Reviews: MAVEN: Multi-Agent Variational Exploration

Neural Information Processing Systems 

The Starcraft results also seem fine, but not so strong as it make it obvious that committed exploration is a crucial empirical improvement for QMIX - while MAVEN agents learn faster in 3s5z, the final performance looks the same; MAVEN agents seem to have less variability in final win rate on 5m_vs_6m; and QMIX actually seems to have better final performance on 10m_vs_11m. The results in figure 2 and 4 do however suggest that there may be scenarios where the advantage of MAVEN is higher.
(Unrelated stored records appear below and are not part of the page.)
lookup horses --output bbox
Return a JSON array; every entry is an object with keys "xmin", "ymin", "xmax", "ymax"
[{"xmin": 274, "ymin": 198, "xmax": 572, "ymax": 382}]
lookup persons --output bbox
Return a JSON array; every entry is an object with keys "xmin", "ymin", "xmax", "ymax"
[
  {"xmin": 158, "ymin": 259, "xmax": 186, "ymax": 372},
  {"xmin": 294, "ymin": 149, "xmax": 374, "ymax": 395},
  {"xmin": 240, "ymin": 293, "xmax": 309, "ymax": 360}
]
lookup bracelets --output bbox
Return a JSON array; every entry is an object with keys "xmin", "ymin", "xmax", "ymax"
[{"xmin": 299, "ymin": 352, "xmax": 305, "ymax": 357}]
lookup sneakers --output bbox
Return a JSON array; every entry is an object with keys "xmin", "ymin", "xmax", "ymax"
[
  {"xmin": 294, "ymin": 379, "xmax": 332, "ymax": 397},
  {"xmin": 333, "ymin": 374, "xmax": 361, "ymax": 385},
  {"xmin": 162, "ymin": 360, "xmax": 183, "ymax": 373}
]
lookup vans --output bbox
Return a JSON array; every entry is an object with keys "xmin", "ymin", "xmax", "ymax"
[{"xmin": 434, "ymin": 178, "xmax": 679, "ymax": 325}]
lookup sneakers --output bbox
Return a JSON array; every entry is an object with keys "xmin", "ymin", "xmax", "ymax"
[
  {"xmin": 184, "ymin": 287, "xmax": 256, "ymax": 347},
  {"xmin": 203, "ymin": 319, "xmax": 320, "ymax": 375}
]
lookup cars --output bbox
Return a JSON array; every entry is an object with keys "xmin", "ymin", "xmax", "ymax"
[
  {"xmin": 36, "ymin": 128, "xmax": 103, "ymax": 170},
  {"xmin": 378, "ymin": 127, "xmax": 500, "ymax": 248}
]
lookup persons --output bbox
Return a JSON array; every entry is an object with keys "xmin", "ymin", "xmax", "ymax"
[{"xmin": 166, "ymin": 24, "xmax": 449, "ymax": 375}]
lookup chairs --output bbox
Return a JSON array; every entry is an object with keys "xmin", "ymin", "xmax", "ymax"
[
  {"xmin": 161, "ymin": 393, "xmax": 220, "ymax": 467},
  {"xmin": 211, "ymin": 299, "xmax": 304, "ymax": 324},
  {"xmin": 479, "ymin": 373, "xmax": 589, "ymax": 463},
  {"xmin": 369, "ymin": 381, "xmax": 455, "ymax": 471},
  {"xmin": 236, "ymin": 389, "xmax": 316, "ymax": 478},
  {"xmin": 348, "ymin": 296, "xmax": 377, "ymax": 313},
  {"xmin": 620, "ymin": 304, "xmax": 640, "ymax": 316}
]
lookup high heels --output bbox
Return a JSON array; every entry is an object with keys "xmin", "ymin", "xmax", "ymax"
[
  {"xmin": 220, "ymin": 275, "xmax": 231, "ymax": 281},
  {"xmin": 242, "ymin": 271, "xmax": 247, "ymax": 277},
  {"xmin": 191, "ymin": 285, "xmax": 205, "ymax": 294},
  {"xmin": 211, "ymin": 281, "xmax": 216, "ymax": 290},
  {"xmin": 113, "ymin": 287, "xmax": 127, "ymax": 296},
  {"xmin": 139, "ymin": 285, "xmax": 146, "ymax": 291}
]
Minor comments: 1) line 64 and others: the subscript "qmix" should probably be wrapped in a "\text{}" 2) first eqn in section 3: inconsistency between using subscripts and superscripts, i.e. u_i and u i 3) line 81: perhaps better phrased as: "the *best* action of agent i..." 4) line 86: u_n i - u_ U i? 5) line 87: I was confused by what "the set of all possible such orderings over the action-values" means. Besides a degeneracy when some of the Q values are identical, isn't there only one valid ordering? Or are you just trying to cover that degeneracy? 6) Definition 1: perhaps add an intuitive explanation, e.g. "Intuitively, a Q-function is non-monotonic if the ordering of best actions for agent i can be affected by the other agents action choices at that time step."